(Dataset excerpt)
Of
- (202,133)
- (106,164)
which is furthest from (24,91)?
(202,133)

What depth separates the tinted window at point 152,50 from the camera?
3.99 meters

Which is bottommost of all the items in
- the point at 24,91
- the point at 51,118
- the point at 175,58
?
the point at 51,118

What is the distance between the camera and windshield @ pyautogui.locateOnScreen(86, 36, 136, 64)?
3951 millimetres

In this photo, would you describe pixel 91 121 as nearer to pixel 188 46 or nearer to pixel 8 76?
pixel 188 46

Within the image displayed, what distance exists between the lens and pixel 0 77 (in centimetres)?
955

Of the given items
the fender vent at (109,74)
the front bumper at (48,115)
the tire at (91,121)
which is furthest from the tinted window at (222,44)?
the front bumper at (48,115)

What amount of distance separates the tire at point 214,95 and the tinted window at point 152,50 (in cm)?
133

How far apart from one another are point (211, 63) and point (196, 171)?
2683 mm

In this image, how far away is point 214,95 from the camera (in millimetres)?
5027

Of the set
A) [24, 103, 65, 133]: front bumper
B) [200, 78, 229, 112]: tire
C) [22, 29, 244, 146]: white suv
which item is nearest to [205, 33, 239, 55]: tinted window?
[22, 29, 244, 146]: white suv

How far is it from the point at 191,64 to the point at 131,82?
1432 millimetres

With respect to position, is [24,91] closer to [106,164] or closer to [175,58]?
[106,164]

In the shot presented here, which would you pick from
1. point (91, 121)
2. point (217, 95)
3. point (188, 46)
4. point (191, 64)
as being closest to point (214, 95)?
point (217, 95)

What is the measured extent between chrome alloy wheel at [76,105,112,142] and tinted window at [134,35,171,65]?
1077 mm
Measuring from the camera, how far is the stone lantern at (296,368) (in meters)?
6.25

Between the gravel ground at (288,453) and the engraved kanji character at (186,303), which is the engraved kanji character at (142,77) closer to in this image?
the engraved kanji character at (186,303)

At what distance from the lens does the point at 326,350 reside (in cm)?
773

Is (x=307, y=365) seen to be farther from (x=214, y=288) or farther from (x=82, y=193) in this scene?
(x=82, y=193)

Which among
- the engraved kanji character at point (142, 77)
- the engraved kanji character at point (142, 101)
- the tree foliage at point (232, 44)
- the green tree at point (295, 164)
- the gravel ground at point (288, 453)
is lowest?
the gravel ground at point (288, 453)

### Task details
Reproduce the listing above word for word, every line from start to finish.

### Solution for this task
Of
- (202,133)
- (106,164)
which is furthest from (24,91)?
(202,133)

What depth separates the tinted window at point 152,50 from the camera?
3.99 meters

Which is bottommost of all the items in
- the point at 24,91
- the point at 51,118
- the point at 175,58
?
the point at 51,118

What is the distance between the camera and windshield @ pyautogui.locateOnScreen(86, 36, 136, 64)?
3951 millimetres

In this photo, would you describe pixel 91 121 as nearer to pixel 188 46 or nearer to pixel 8 76?
pixel 188 46

Within the image displayed, what distance exists between the lens and pixel 0 77 (in centimetres)?
955

Of the given items
the fender vent at (109,74)
the front bumper at (48,115)
the tire at (91,121)
which is furthest from the tinted window at (222,44)?
the front bumper at (48,115)

What amount of distance separates the tire at point 214,95 and the tinted window at point 152,50 (in cm)?
133

How far apart from one another are point (211, 63) and point (196, 171)?
2683 mm

In this image, how far away is point 214,95 from the camera (in millimetres)?
5027

Of the set
A) [24, 103, 65, 133]: front bumper
B) [200, 78, 229, 112]: tire
C) [22, 29, 244, 146]: white suv
which item is nearest to [205, 33, 239, 55]: tinted window?
[22, 29, 244, 146]: white suv

How far is it from the point at 191,64 to the point at 131,82?
1432 millimetres

With respect to position, is [24,91] closer to [106,164] or closer to [175,58]?
[106,164]

In the shot presented here, which would you pick from
1. point (91, 121)
2. point (217, 95)
3. point (188, 46)
4. point (191, 64)
as being closest to point (214, 95)?
point (217, 95)

What is the measured extent between chrome alloy wheel at [76,105,112,142] and tinted window at [134,35,171,65]?
1077 mm
Measuring from the camera, how far is the stone lantern at (296,368) (in meters)?
6.25

Between the gravel ground at (288,453) and the engraved kanji character at (186,303), which is the engraved kanji character at (142,77) closer to in this image?
the engraved kanji character at (186,303)

At what distance from the lens does the point at 326,350 reside (in cm)?
773

Is (x=307, y=365) seen to be farther from (x=214, y=288) or farther from (x=82, y=193) in this scene?
(x=82, y=193)

Which among
- the engraved kanji character at point (142, 77)
- the engraved kanji character at point (142, 101)
- the tree foliage at point (232, 44)
- the green tree at point (295, 164)
- the gravel ground at point (288, 453)
is lowest?
the gravel ground at point (288, 453)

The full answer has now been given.